Israeli policy and decision makers must be aware of the impact their decisions have on their people worldwide- as like it or not, we are now living in a world of extremists. This is not meant to justify or excuse anti-Semitism- like all forms of racism, it must be rooted out and denounced- but we need to be aware of the consequences of our actions. Just as the UK voted to not conduct air strikes in Syria despite the terrible humanitarian catastrophe due to lessons learnt from Iraq and Libya, so too must the world learn to be more cautious about actions that could radicalise more young people, and thus create a new generation of terrorists.
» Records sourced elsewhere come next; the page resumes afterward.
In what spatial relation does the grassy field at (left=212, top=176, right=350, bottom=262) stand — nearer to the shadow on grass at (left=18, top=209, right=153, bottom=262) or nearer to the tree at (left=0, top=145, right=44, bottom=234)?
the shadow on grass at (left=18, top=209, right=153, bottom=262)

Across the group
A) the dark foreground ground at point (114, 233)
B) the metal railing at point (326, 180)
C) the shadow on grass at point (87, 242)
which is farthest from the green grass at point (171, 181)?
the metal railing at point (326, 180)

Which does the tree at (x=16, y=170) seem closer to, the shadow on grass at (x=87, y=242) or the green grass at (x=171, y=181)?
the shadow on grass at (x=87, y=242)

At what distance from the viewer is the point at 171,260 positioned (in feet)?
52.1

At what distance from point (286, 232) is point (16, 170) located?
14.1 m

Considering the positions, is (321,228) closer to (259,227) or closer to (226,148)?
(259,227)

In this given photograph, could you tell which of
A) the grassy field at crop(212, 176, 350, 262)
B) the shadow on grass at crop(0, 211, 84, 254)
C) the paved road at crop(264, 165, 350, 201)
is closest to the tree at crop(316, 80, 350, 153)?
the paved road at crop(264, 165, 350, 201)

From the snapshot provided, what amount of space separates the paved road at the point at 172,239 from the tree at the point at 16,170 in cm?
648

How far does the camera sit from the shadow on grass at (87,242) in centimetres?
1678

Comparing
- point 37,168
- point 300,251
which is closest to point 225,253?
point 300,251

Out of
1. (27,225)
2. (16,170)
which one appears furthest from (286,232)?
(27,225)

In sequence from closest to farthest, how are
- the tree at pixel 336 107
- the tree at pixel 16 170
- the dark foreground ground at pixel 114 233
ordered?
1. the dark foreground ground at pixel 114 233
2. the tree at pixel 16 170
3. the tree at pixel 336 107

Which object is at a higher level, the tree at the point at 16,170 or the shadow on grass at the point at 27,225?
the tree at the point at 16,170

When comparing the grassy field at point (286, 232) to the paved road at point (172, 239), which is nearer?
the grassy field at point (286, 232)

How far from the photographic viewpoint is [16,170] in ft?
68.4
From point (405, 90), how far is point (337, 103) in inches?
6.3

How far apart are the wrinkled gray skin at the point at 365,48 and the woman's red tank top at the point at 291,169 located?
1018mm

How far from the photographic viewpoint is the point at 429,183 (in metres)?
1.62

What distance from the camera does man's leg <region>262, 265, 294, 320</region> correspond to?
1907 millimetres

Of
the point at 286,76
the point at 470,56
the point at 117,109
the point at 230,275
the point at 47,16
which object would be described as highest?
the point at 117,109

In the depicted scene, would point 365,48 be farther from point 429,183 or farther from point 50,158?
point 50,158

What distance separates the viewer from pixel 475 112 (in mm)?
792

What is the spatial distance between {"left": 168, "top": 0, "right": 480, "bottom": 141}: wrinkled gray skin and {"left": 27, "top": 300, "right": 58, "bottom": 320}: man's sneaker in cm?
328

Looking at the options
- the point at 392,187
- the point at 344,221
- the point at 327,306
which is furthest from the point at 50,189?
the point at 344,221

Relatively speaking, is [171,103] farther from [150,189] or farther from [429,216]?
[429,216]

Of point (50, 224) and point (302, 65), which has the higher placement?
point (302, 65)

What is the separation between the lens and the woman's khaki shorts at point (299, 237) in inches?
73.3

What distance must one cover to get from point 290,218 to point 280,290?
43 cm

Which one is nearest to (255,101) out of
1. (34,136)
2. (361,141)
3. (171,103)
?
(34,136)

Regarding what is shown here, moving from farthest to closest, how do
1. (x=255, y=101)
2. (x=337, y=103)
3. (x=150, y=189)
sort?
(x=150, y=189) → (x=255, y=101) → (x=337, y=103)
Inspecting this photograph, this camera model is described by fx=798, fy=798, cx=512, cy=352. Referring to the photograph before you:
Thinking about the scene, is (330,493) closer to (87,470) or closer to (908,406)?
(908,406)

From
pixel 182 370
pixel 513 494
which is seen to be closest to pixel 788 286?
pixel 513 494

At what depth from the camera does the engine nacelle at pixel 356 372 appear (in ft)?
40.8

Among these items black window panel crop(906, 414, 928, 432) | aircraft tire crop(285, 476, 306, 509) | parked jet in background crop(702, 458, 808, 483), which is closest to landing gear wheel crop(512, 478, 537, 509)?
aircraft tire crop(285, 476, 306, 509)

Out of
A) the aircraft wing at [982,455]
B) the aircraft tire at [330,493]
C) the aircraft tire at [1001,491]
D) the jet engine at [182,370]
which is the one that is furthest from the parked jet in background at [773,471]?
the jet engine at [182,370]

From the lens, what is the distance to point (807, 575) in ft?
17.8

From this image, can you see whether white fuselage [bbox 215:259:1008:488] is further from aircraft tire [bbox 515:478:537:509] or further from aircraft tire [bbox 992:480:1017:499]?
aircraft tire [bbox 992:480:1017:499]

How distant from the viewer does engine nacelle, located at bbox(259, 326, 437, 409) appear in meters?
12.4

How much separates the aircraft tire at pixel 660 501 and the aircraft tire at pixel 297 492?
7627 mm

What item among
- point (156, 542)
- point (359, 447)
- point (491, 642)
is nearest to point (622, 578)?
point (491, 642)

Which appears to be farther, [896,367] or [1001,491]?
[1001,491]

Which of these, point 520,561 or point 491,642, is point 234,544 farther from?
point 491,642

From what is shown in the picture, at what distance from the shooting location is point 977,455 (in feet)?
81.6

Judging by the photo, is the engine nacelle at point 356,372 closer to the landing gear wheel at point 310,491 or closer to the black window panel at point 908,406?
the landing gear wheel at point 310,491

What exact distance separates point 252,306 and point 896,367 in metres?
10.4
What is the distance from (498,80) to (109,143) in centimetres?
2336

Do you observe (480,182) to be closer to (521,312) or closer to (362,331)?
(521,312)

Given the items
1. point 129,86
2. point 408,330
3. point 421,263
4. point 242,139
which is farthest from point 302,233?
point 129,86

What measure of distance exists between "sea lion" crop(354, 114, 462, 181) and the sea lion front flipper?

This is not handing victory to the “other”, it is not being held ransom or blackmailed by those on the “dark side” (if there is a “dark side”- to be discussed in another article)- it is simply being aware of the situation of the world as it is today. Other alternatives must be found to bombing. Europe has moved to the right, Israel has moved to the right, much of the Middle East is falling to the extremist ideology of IS (Islamic State)- thus all responsible people must be aware of the potential consequences of their actions in such a polarised world. This is not just a European problem, or a Jewish problem, it is a global problem.